## Start MATERIAL FOR THIS TASK

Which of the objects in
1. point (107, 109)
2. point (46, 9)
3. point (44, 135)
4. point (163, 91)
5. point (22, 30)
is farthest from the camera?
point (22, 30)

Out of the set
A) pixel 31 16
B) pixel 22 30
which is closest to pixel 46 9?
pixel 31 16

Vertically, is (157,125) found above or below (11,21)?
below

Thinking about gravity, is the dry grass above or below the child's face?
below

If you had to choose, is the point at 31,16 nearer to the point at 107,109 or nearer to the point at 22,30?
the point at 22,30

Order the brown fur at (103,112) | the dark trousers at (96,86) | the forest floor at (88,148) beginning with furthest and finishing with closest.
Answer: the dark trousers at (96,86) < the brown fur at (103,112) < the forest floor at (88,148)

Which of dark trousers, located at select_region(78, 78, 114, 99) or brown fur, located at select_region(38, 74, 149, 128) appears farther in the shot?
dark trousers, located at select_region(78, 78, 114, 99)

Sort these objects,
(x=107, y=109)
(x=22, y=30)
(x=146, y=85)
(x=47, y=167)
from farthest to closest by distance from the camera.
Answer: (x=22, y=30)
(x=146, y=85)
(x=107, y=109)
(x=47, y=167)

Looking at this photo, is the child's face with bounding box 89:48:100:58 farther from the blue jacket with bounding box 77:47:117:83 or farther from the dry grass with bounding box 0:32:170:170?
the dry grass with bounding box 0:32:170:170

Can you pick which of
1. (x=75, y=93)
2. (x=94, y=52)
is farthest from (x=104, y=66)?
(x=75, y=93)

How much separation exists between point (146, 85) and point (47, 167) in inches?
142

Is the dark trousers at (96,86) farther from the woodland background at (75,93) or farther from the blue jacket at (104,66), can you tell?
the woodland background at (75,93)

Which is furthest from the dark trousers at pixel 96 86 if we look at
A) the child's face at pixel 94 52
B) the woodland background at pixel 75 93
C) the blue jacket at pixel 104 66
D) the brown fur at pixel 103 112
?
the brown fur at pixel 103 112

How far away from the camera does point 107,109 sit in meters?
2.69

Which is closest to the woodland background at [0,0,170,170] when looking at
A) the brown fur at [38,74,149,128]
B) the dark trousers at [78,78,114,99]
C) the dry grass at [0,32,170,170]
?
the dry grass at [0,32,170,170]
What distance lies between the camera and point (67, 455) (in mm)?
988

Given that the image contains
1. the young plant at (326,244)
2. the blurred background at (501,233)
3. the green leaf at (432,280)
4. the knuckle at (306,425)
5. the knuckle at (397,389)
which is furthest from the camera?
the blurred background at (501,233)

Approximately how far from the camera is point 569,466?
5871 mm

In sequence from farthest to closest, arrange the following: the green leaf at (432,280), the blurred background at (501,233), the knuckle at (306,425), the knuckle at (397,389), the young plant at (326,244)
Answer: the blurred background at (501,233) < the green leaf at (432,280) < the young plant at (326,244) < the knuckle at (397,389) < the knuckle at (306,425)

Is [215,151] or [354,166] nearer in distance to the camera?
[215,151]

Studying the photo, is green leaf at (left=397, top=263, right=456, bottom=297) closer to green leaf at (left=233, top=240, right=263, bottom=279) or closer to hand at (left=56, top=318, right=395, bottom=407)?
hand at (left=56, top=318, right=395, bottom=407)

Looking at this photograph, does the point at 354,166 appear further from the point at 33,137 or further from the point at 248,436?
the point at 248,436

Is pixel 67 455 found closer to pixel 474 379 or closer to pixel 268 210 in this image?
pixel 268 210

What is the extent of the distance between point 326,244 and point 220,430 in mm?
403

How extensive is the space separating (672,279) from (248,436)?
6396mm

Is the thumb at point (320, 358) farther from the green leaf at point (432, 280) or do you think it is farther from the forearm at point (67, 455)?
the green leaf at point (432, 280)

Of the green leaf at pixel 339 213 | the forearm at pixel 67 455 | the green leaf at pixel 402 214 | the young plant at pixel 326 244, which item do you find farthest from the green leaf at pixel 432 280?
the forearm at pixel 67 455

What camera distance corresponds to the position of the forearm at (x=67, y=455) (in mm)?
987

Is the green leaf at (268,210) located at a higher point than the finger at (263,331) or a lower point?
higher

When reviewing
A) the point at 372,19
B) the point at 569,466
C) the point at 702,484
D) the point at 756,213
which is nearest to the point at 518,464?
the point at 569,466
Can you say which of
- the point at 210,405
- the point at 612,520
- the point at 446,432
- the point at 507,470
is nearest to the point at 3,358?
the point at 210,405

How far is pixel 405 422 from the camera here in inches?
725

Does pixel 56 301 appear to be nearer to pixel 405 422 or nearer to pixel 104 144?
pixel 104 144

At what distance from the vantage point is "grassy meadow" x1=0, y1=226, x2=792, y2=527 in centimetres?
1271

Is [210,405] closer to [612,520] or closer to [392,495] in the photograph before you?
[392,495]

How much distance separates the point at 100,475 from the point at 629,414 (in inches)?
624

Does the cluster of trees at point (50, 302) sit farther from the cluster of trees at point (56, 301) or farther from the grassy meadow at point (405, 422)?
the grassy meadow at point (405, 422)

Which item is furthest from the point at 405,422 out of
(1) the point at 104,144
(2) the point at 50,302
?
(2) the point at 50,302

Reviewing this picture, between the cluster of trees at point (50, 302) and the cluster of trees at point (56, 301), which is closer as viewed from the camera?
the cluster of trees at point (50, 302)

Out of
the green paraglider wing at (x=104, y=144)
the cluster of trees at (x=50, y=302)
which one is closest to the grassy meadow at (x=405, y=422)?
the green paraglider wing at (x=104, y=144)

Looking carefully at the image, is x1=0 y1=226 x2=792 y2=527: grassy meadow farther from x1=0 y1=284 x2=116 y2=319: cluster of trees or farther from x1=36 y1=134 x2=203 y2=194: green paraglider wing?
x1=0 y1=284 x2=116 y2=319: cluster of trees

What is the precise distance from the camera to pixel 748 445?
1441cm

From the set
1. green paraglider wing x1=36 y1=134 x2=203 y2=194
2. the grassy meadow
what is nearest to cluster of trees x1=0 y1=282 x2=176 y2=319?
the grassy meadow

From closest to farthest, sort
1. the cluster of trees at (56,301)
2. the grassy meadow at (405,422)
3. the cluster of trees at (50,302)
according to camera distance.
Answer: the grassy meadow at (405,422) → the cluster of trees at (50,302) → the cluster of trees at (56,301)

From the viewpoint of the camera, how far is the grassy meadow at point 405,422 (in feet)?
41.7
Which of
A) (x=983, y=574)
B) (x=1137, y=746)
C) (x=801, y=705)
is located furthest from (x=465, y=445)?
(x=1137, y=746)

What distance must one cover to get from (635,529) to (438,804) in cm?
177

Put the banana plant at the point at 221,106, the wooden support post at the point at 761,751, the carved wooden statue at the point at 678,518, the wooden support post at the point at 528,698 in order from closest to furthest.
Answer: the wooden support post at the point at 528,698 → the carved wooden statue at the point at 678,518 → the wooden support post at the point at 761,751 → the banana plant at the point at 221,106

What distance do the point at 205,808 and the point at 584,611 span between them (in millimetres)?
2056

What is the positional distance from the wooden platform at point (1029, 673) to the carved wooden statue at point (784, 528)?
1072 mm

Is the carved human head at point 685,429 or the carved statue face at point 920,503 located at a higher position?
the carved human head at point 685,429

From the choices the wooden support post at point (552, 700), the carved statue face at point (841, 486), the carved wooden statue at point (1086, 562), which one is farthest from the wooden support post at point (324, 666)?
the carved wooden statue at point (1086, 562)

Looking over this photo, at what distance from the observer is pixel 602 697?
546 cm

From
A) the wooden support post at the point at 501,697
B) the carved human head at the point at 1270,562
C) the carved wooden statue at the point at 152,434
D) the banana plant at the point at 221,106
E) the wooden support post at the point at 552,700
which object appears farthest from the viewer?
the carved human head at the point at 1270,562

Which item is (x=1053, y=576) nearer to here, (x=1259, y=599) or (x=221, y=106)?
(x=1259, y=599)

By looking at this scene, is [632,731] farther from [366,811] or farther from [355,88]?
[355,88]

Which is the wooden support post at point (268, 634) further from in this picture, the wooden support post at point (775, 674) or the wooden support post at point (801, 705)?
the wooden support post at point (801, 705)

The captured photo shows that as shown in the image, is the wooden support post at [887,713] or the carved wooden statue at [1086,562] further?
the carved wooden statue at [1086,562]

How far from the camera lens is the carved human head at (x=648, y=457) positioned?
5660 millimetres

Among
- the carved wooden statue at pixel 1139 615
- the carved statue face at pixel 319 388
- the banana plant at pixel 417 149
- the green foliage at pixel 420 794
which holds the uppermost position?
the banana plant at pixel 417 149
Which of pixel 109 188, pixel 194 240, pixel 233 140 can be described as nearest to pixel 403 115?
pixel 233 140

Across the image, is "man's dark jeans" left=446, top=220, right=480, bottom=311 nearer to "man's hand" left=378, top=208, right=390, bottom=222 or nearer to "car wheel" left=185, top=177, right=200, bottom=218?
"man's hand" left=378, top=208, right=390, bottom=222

## End MATERIAL FOR THIS TASK

- **THE REQUEST**:
Copy out the lines between the line holding "Which is furthest from the dark" and the line holding "Answer: the blurred", inclusive, swapping "woodland" for "forest" and keeping everything else the same.

- **TASK RESULT**:
Which is furthest from the dark trousers at pixel 96 86 if we look at
A) the child's face at pixel 94 52
B) the forest background at pixel 75 93
C) the blue jacket at pixel 104 66
D) the brown fur at pixel 103 112
?
the brown fur at pixel 103 112

How far away from the camera does point 107,109 sit in meters?
2.69

Which is closest to the forest background at [0,0,170,170] when looking at
A) the brown fur at [38,74,149,128]
B) the dark trousers at [78,78,114,99]
C) the dry grass at [0,32,170,170]
?
the dry grass at [0,32,170,170]
What distance lies between the camera and point (67, 455) (in mm)?
988

Given that the image contains
1. the young plant at (326,244)
2. the blurred background at (501,233)
3. the green leaf at (432,280)
4. the knuckle at (306,425)
5. the knuckle at (397,389)
which is furthest from the camera?
the blurred background at (501,233)

Approximately how far from the camera is point 569,466?
5871 mm

In sequence from farthest to closest, arrange the following: the green leaf at (432,280), the blurred background at (501,233), the knuckle at (306,425), the knuckle at (397,389), the young plant at (326,244)
Answer: the blurred background at (501,233) < the green leaf at (432,280) < the young plant at (326,244) < the knuckle at (397,389) < the knuckle at (306,425)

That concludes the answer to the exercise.